Fruit/Seeds: An elongated, narrow, light brown acorn, 1 to 1 1/2 inches long, pointy ends, often distinctly cone-shaped; scaly, gray-brown cap covers 1/4 to 1/3 of acorn, matures in one year in early fall.
Where to Find It
Quercus agrifolia grows west of the Sierra Nevada from Mendocino County south to Baja California in Mexico. Normally the tree is found on well drained soils of coastal hills and plains, often near year-round or perennial streams. While normally found within 100 kilometers of the Pacific Ocean at elevations less than 700 meters, in southern California it occasionally occurs at up to 1,500 meters in altitude. Coast live oak is the only California native oak that actually thrives in the coastal environment, although it is rare on the immediate shore; it enjoys the mild winter and summer climate afforded by ocean proximity, and it is somewhat tolerant of aerosol-borne sea salt. The coastal fog supplies further buffering from the rainless California summer heat.

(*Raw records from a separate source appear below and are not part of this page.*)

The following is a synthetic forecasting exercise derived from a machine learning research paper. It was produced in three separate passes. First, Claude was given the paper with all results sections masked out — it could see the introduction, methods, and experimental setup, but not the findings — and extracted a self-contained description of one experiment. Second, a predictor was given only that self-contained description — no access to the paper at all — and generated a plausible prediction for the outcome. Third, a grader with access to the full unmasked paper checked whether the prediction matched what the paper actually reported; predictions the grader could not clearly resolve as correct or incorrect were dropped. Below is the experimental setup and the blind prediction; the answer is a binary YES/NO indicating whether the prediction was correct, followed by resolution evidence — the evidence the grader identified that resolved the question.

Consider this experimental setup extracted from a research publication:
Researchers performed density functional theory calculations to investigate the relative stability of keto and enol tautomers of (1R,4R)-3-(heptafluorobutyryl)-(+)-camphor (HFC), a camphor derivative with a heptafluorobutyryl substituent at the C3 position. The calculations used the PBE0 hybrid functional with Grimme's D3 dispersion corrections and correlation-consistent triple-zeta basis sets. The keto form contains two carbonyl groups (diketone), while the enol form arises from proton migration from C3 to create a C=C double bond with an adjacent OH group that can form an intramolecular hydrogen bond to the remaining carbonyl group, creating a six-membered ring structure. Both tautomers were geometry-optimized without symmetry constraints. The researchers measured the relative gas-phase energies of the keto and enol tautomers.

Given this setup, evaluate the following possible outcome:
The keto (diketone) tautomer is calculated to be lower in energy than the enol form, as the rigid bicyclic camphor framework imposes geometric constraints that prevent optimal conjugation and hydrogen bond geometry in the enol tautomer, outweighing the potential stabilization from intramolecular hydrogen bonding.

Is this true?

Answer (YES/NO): NO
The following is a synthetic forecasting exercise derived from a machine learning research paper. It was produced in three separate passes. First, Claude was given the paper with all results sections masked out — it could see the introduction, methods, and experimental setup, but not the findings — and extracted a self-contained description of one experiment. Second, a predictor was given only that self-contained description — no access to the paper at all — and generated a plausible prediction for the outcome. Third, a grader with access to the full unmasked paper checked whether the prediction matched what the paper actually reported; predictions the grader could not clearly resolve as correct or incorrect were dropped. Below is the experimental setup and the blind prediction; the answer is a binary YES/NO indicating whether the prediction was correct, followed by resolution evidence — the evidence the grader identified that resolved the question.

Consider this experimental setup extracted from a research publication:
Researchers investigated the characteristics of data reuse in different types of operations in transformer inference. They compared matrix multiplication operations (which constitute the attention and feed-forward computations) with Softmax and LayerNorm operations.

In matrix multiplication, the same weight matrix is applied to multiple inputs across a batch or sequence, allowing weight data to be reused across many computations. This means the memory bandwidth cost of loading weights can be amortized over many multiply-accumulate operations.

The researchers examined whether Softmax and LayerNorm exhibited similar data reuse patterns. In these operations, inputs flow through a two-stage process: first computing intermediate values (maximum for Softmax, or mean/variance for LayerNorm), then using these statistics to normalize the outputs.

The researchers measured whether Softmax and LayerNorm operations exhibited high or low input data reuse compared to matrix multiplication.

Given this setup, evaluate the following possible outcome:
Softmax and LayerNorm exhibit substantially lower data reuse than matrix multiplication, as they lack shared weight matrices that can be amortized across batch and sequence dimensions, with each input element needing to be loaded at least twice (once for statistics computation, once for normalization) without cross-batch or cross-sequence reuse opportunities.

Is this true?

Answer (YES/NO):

The seed of the plant, or acorn, was used as a staple food by several native North American Indian tribes. It can be dried, ground into a powder and used as a thickening in stews etc or mixed with cereals for making bread. The seed contains bitter tannins - these can be leached out by thoroughly washing the seed in running water though many minerals will also be lost. Either the whole seed can be used or the seed can be dried and ground it into a powder. Since it can take several days or even weeks to properly leach whole seeds, one method was to wrap them in a cloth bag and place them in a stream. Leaching the powder is quicker. A simple taste test can tell when the tannin has been leached. The traditional method of preparing the seed was to bury it in boggy ground overwinter. The germinating seed was dug up in the spring when it would have lost most of its astringency.
Coast live oak forms hybrids with other oak species, so can be tricky to identify. This and other oaks have been hit hard by Sudden Oak Death, spread by the plant pathogen Phytophthora ramorum.